É inteiramente pertinente o facto de o terceiro parágrafo da crónica referir os nomes originais e socialmente diminuidores, como “Urombo”, “Tsanguirai”, “Bininho”. Entre escritores moçambicanos que têm trabalhado temas desoladores como este, salienta-se o romancista Mia Couto que, no romance Terra sonâmbula, valoriza, com despreocupada lucidez, o estatuto social da personagem Kindzu que desencadeia uma série de episódios oníricos, ainda em terra idade, como, por exemplo, os conselhos que, em circunstâncias difíceis, foi dando ao velho Tuahir, face ao recrudescimento da guerra dos 16 anos em Moçambique.

As imagens que introduzem o texto que dá título ao livro ilustram com rara petulância a intencionalidade da escrita, assim como a sua eleição para o espaço que ocupa na colectânea.

O simbolismo da arca, e o da navegação em geral, comporta vários aspectos que estão, no seu conjunto, interligados.
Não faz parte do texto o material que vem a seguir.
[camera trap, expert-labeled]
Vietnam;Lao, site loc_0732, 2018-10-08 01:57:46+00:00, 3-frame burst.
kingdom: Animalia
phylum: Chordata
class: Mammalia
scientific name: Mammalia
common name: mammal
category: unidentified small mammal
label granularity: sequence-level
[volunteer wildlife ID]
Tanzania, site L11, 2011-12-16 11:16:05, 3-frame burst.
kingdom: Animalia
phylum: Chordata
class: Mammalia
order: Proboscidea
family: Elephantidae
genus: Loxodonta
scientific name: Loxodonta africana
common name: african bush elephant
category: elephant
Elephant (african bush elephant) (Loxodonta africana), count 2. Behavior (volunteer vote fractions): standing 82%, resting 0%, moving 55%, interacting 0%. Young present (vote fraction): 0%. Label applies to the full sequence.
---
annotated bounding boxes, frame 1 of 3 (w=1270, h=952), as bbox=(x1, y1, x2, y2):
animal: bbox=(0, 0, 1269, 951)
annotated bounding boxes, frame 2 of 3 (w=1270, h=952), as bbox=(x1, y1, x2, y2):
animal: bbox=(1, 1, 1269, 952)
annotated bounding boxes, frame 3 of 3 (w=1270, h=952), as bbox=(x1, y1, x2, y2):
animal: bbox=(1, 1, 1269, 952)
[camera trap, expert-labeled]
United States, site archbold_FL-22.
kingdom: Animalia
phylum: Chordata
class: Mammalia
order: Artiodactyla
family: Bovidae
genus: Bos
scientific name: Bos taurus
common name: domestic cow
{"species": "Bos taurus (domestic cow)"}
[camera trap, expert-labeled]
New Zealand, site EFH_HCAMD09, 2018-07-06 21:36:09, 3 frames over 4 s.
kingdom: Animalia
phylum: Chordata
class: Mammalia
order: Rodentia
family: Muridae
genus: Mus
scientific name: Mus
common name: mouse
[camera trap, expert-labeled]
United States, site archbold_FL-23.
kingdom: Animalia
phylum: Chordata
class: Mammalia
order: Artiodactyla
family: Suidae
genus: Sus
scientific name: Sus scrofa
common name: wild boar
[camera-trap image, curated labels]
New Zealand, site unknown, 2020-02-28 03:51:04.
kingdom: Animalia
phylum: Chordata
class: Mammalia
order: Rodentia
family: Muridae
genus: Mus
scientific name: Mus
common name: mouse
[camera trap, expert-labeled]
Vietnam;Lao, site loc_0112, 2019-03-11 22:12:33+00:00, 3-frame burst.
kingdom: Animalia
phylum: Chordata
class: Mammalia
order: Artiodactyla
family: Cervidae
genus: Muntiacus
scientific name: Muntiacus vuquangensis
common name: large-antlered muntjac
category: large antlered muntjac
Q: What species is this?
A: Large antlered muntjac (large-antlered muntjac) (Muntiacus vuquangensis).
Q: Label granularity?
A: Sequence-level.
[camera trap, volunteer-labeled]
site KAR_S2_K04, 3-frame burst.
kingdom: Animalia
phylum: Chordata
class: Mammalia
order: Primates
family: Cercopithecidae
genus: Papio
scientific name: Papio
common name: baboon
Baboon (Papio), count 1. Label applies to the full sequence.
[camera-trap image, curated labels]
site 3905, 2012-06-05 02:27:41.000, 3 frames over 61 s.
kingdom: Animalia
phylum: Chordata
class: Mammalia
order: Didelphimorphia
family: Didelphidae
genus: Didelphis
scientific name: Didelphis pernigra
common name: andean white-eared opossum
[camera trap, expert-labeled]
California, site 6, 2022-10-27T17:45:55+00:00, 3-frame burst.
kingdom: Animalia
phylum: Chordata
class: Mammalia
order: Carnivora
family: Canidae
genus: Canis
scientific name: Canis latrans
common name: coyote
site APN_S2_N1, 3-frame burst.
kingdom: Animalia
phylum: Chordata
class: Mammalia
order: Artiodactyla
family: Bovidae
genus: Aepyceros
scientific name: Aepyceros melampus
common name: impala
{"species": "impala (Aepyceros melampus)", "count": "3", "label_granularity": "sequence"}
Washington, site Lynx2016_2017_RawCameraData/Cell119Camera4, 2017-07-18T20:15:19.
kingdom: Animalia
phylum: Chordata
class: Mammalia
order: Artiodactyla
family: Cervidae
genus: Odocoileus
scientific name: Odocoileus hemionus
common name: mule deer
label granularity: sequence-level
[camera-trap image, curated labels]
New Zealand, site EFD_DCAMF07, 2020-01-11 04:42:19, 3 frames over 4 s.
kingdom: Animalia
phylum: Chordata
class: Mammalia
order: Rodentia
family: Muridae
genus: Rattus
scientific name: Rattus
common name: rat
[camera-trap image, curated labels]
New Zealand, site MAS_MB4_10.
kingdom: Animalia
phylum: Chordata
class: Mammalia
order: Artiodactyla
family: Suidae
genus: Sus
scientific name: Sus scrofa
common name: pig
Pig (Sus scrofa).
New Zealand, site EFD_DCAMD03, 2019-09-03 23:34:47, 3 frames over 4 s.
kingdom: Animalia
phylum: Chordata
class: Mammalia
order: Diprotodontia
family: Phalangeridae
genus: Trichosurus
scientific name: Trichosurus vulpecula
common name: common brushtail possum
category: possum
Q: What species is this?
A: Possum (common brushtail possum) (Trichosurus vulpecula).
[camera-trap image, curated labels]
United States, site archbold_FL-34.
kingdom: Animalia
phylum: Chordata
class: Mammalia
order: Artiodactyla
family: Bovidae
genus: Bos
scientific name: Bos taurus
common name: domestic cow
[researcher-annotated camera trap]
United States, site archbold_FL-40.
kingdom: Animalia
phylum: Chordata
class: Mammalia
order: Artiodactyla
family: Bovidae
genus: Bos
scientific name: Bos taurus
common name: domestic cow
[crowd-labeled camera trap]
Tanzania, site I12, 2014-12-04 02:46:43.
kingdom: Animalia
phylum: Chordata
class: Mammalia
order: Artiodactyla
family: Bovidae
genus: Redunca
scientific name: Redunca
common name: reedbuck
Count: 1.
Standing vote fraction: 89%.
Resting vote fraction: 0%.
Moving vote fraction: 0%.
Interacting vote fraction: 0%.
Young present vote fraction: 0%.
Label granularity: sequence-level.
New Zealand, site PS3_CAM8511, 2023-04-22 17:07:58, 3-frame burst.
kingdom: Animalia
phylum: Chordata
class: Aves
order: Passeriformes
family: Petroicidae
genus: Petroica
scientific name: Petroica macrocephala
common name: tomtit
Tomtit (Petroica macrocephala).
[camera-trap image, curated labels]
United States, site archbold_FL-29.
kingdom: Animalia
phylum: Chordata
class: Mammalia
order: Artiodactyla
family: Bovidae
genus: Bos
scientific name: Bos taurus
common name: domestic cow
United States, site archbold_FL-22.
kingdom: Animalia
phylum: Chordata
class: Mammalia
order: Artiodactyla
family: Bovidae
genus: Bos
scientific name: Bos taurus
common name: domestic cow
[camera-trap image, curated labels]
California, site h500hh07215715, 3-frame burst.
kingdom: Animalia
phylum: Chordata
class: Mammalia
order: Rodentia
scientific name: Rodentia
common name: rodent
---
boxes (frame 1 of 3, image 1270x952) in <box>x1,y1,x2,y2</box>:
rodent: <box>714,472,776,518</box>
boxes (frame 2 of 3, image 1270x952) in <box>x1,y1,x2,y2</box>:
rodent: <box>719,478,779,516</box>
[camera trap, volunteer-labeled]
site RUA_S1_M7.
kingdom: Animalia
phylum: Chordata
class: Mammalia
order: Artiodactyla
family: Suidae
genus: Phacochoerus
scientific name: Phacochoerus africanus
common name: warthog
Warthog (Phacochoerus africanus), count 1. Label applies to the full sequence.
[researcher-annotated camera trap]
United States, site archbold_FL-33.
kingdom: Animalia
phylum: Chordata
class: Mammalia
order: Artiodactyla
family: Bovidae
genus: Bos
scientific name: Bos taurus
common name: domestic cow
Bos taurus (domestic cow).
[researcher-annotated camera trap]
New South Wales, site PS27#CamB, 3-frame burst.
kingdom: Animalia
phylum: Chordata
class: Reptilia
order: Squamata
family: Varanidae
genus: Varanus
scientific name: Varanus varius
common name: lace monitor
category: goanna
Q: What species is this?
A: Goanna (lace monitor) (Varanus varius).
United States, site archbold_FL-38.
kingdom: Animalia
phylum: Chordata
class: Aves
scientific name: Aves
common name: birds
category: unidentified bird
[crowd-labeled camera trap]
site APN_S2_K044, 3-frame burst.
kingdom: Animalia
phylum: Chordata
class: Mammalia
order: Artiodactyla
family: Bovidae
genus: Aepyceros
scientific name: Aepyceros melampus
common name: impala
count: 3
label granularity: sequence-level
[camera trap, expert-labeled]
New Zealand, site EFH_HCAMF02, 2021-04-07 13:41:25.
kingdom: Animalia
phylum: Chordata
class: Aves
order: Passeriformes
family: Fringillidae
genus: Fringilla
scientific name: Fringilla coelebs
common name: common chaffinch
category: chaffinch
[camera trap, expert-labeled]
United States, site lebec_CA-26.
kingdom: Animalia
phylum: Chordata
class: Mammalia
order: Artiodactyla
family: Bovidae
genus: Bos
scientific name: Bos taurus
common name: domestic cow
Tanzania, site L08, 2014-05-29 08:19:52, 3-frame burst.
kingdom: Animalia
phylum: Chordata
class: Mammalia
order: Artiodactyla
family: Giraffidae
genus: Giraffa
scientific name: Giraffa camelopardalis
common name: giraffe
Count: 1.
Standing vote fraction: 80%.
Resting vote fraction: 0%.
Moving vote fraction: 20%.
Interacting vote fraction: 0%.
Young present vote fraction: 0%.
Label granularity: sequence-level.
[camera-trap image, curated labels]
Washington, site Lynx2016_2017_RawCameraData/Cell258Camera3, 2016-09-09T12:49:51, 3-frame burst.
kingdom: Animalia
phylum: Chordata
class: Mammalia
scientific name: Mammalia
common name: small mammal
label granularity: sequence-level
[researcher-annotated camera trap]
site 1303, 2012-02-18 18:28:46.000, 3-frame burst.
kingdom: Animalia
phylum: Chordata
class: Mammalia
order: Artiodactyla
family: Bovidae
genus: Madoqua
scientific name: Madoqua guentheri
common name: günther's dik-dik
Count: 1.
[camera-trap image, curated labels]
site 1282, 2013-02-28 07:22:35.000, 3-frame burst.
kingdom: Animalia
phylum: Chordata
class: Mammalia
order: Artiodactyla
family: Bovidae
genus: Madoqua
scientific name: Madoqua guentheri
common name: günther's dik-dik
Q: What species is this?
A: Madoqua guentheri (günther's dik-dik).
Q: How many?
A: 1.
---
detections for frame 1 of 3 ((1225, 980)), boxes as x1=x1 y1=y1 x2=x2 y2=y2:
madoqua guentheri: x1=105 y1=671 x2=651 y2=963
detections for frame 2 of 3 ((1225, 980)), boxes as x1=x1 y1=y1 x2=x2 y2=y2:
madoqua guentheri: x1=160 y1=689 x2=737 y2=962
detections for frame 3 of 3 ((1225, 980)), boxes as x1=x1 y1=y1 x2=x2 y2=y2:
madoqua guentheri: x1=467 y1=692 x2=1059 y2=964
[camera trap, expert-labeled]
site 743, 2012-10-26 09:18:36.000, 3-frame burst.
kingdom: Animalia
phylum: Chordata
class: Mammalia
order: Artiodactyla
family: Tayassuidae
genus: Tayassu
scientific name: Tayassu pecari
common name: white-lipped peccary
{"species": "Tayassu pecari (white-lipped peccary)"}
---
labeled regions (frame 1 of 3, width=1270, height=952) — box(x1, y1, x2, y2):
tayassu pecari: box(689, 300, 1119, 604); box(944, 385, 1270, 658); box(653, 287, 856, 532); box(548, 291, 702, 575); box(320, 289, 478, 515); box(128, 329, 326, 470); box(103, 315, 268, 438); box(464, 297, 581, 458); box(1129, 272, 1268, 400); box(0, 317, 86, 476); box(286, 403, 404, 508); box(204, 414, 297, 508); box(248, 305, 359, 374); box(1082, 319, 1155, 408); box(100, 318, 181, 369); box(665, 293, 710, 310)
O mais conhecido é o da Arca de Noé a navegar sobre as águas do dilúvio e transportando todos os elementos necessários à restauração cíclica (Chevalier & Gheebrant, 2010, p. 80).

O simbolismo da Arca da Aliança dos Hebreus está mais próximo do que parece do anterior. Os Hebreus colocavam-na na parte mais retirada do tabernáculo; ela continha as duas tábuas da lei, a vara de Arão e um vaso cheio de iguaria que alimentara o povo no deserto. A arca era a garantia da protecção divina, e os Hebraus levavam-na nas suas expedições militares, Quando foi transferida, com grande pompa, para o palácio de David, os bois que puxavam o carro fizeram inclinar a arca; o homem que tocou nela para assegurar caiu logo morto no chão. Não se toca impunemente no sagrado, no divino, da tradição (Segundo livro de Samuel, 6).

Como vimos, Arca de não é configura uma falsa metáfora da Arca de Noé. Mas a criatividade linguístico-pragmática e a imaginação crítica, com que se intitulou a obra, têm uma relação artística muito forte no plano da literatura com as narrativas bíblicas. Em Arca de não é, temos referência ao dilúvio e, por consequência, à intertextualidade noética da filosofia bíblica, porque o recurso a uma expressão cuja deriva prosódica se assemelha à Arca de Noé, remete-nos directamente para a inscrição vétero-testamentária. Essa ideia torna-se mais forte, quando, no meio de tanto sofrimento, as personagens reconhecem a existência de Deus, como acontece na passagem seguinte: “Não é a minha perícia de navegador de ocasião que evita que a canoa se vire. É, sim, a força de Deus” (p. 111).

Importa, finalmente, referir que este livro é constituído por pequenos fragmentos contísticos, produzindo, no geral, as crónicas do quotidiano que vão hoje a público pela mão da Editora Índico.